Supplementary text 1
Quartz Trace elements and Principal Component Analysis
The large number of elements measured in quartz creates a rich multivariate dataset from
which to infer detrital provenance. A common approach to visually evaluate populations in an ndimensional dataset is principal component analysis (PCA). PCA transforms data by reducing
the dimensionality of a dataset and allowing it to be visualized in 2-D or allowing clustering
algorithms to be run directly on the transformed data. PCA works by considering the data as a
set of points (or vectors) in n-dimensional space, and extracts a set of orthogonal vectors that can
be linearly combined to reproduce the data set. The vectors are extracted in order of the amount
of variability that they explain, such that the first vector “explains” more of the variability than
later vectors. These vectors can be viewed as coefficients or “loadings,” which when multiplied
by the concentration of each element in a given grain, sum to a principal component score (one
score per grain, per basis vector). High or low scores suggest that the composition of that grain
is not well explained by a given PC vector, whereas scores close to zero suggest the grain’s
composition is well explained. Thus, when PC scores are plotted, grains with similar
compositions should plot together, even if the source of their similarity is unknown. The power
of PCA lies in the fact that a single PC vector can explain multiple co-varying elements, thereby
reducing the dimensionality of the dataset and preventing the need for redundant bivariate plots
that show the same population clusters visualized in different element pairings.
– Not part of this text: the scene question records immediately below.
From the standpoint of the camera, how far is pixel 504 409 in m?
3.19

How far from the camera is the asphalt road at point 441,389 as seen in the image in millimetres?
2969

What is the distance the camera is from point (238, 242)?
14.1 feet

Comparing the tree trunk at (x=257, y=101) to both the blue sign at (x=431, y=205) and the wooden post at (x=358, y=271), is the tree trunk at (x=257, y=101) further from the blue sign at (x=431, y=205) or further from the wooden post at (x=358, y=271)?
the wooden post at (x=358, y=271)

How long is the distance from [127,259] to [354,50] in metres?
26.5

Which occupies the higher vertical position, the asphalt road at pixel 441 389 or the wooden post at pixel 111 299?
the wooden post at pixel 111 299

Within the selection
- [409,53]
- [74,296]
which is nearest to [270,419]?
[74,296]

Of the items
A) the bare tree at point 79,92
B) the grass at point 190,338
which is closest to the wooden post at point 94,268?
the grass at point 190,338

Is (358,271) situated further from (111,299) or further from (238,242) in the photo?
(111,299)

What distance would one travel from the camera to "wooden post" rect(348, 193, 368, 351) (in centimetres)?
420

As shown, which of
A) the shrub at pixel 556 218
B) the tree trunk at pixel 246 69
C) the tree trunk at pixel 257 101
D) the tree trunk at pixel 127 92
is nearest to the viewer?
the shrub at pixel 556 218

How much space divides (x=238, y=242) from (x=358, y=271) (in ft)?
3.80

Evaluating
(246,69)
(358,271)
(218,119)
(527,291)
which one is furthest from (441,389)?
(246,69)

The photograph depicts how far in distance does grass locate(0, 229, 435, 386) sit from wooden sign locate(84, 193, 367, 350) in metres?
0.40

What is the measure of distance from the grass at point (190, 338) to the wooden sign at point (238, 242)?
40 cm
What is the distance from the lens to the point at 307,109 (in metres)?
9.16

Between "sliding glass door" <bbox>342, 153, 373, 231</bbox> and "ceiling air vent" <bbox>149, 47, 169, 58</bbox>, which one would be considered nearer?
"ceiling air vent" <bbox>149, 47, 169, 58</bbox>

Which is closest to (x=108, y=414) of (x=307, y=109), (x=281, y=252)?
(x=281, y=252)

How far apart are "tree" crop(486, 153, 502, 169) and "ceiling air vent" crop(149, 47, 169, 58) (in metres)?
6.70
Another approach to identify populations within a dataset is cluster analysis, which
groups data points by the Euclidean distance (or other metrics) between points in n-dimensional
space. We employed the K-means algorithm, which begins with a set of “seed” values and
groups the points closest to that seed value into a cluster. It then computes the mean of all points
in each resultant cluster and reclassifies all the original points based on their distance from the
new set of means. This process is iteratively repeated until the cluster means do not shift. Using
an F-test, which plots the ratio of the variance between cluster means over the variance of the
entire population as a function of the number of clusters, we evaluated the appropriate number of
clusters and settled on n=5 clusters (Fig. S3). Both PCA and cluster analysis were performed
using the Statistics Toolbox in Matlab.